Oberhalb des Ortes Maleme auf der Insel Kreta ist ein Friedhof. Das Gras ist kurz, die Gräberreihen sind lang. Weil es eine deutsche Kriegsgräberstätte ist, herrscht auf dem Olivenhügel Ordnung, selbst die Grillen scheinen nicht durcheinander, sondern nach Vorschrift zu zirpen. Auf dem einst "Höhe 107" genannten Berglein sind ein paar tausend zumeist ziemlich junge Deutsche begraben, die im Frühling 1941 ihr Leben ließen, weil Kreta ein mittleres Steinchen im großen Plan der deutschen Welteroberung war. Einer der Toten auf dem Hügel heißt Sarrazin. Hauptmann Kurt Sarrazin, am 20. Mai 1941 als Kompaniechef im Fallschirmjäger-Sturmregiment bei Maleme im Gleiter gelandet und getötet.

Auf einem Friedhof auf Kreta liegt ein Hauptmann Kurt Sarrazin begraben. Wäre man ein ordentlicher Journalist, würde man rauskriegen wollen, ob der tote Hauptmann mit dem lebenden Provokateur verwandt ist. Als nachlässiger Spazierenschreiber aber will man das nicht wissen. (Foto: dpa)

*VORLIEGENDE DATEN:*
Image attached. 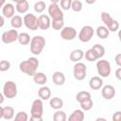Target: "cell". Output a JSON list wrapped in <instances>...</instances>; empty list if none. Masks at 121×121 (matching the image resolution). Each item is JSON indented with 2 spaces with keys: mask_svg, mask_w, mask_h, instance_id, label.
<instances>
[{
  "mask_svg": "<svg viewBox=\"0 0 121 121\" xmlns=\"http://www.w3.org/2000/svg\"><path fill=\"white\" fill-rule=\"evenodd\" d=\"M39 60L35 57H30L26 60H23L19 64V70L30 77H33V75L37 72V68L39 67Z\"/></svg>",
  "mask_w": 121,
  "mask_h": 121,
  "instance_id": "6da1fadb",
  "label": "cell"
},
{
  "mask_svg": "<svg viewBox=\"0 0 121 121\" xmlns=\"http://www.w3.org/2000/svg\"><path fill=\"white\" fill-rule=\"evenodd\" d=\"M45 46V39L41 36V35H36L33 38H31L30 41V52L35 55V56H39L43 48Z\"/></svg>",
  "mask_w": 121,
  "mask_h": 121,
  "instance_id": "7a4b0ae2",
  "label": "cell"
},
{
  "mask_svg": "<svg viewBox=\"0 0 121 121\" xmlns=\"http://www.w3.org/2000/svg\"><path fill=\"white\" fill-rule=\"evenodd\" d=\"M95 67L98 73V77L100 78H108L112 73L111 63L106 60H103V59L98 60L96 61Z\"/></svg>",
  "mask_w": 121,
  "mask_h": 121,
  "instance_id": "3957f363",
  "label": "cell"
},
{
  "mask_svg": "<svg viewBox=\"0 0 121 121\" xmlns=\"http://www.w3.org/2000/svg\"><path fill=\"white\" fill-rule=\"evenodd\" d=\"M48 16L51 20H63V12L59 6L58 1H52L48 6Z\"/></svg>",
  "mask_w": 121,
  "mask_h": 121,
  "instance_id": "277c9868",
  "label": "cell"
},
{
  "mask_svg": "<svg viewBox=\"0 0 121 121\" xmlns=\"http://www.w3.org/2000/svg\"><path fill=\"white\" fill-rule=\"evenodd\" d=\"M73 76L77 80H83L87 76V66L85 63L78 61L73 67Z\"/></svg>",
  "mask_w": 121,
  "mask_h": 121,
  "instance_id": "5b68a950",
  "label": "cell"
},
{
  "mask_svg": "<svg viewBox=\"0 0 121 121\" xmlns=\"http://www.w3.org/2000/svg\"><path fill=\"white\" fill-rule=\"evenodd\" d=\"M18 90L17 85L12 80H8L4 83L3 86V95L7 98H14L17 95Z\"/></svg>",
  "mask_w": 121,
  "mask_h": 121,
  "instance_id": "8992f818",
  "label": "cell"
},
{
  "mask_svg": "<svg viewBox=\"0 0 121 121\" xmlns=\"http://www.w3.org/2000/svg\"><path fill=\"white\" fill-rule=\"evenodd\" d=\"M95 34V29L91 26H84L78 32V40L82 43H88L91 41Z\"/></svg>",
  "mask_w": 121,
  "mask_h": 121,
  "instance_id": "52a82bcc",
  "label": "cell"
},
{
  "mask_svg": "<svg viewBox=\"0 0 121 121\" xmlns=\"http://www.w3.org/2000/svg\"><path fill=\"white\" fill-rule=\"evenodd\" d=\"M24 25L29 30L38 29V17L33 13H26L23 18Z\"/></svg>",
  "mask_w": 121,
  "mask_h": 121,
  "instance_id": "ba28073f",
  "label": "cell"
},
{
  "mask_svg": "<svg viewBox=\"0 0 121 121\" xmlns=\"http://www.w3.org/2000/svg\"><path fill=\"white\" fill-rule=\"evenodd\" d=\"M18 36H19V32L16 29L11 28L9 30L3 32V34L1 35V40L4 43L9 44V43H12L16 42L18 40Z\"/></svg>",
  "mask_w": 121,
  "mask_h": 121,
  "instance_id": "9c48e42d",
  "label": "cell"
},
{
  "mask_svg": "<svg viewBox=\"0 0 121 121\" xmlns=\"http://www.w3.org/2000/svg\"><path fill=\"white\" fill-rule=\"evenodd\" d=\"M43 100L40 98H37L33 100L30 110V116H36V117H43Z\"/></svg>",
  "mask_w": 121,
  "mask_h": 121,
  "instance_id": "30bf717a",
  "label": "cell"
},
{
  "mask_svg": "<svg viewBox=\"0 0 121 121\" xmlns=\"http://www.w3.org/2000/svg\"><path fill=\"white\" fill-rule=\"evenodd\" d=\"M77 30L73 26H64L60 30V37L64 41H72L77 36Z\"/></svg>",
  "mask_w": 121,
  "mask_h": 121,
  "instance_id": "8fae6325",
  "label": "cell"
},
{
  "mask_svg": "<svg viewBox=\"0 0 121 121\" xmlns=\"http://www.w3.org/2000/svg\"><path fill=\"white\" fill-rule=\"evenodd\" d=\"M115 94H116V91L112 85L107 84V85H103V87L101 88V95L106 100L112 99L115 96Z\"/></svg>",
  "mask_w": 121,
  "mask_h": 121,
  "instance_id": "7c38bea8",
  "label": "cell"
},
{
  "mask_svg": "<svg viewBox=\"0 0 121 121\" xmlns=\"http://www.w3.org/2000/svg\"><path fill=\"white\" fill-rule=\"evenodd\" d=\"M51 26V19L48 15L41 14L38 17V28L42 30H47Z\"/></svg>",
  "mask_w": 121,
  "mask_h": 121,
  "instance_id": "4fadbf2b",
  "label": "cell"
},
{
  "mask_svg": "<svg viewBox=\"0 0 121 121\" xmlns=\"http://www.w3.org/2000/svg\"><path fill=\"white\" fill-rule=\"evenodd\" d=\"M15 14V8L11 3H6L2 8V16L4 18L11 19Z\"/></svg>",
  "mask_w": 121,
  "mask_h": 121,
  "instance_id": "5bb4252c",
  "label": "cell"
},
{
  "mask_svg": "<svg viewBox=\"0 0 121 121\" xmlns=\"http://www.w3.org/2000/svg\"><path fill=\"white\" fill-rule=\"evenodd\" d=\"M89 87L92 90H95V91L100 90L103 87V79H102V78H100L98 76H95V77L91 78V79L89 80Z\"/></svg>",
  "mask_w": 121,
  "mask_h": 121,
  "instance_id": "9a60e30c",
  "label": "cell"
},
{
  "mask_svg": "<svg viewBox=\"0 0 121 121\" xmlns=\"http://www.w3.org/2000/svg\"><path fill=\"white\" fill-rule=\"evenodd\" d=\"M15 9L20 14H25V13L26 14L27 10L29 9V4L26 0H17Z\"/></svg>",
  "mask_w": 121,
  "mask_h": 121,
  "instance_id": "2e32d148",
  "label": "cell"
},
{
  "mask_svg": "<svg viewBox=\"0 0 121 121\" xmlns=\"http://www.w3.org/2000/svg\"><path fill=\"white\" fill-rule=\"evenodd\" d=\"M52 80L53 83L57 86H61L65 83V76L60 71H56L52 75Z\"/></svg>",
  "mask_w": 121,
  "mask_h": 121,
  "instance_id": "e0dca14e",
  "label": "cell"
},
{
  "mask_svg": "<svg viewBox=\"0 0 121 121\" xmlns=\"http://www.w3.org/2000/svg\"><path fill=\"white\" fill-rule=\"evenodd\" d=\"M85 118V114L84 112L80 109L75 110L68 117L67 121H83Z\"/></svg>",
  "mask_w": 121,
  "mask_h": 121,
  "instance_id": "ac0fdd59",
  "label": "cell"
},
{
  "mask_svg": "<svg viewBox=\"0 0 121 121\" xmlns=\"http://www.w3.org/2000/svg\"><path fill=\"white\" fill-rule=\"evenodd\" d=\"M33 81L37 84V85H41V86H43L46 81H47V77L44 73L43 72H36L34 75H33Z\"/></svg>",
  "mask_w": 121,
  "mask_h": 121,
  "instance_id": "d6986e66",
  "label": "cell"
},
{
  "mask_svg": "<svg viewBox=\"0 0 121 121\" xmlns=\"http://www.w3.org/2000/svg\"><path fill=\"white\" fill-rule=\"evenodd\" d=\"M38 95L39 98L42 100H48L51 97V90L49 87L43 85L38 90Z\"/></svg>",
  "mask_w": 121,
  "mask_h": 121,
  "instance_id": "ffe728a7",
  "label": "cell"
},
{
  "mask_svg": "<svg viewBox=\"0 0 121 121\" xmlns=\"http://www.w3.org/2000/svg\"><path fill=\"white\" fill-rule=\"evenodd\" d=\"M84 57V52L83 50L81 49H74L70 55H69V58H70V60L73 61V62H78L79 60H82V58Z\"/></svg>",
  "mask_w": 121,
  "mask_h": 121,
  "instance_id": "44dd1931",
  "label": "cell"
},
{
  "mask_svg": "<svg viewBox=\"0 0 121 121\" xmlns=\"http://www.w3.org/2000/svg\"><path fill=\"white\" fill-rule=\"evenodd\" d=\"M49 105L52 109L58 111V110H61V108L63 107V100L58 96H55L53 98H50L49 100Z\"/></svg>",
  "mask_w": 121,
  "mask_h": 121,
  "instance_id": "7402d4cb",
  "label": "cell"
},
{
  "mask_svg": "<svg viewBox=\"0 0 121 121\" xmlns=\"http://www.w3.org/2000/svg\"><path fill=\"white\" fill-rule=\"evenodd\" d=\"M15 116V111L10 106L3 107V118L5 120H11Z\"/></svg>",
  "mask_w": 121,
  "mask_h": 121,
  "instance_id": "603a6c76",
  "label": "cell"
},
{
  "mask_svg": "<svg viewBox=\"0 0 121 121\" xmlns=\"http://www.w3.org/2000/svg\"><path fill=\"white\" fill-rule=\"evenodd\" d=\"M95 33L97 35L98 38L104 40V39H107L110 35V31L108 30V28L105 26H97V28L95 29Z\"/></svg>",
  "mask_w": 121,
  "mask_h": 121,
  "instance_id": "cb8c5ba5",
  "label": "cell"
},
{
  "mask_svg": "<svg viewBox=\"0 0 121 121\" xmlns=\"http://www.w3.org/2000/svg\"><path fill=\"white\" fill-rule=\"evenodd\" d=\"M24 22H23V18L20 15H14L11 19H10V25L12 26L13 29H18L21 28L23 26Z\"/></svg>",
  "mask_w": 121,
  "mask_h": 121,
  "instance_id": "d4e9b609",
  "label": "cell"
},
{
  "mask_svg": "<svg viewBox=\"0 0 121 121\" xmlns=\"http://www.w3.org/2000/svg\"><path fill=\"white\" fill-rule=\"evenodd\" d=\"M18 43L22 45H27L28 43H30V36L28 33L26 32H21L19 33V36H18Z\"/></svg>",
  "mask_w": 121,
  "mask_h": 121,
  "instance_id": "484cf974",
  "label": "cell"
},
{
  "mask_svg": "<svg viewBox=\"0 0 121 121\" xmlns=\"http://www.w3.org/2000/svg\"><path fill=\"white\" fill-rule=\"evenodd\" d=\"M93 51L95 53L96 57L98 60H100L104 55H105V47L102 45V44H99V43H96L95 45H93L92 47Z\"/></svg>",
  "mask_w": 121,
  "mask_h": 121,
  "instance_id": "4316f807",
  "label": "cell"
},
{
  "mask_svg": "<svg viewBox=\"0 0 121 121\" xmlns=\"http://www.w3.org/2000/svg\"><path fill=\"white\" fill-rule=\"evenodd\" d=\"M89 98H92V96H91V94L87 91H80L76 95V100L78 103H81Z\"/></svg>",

*AUFGABEN:*
a) Nenne alle Ortsnamen, die im Textauszug vorkommen, jeden nur einmal.
b) Schreib aus dem Textauszug die Stelle wortgetreu heraus: Fang bei den Worten „Auf einem Friedhof“ an und hör nach „wissen. (Foto: dpa)“ auf.
Die Datensätze haben mit dem Textauszug nichts zu tun.

*ANTWORTEN:*
a) Maleme, Kreta, Höhe 107

b)
Auf einem Friedhof auf Kreta liegt ein Hauptmann Kurt Sarrazin begraben. Wäre man ein ordentlicher Journalist, würde man rauskriegen wollen, ob der tote Hauptmann mit dem lebenden Provokateur verwandt ist. Als nachlässiger Spazierenschreiber aber will man das nicht wissen. (Foto: dpa)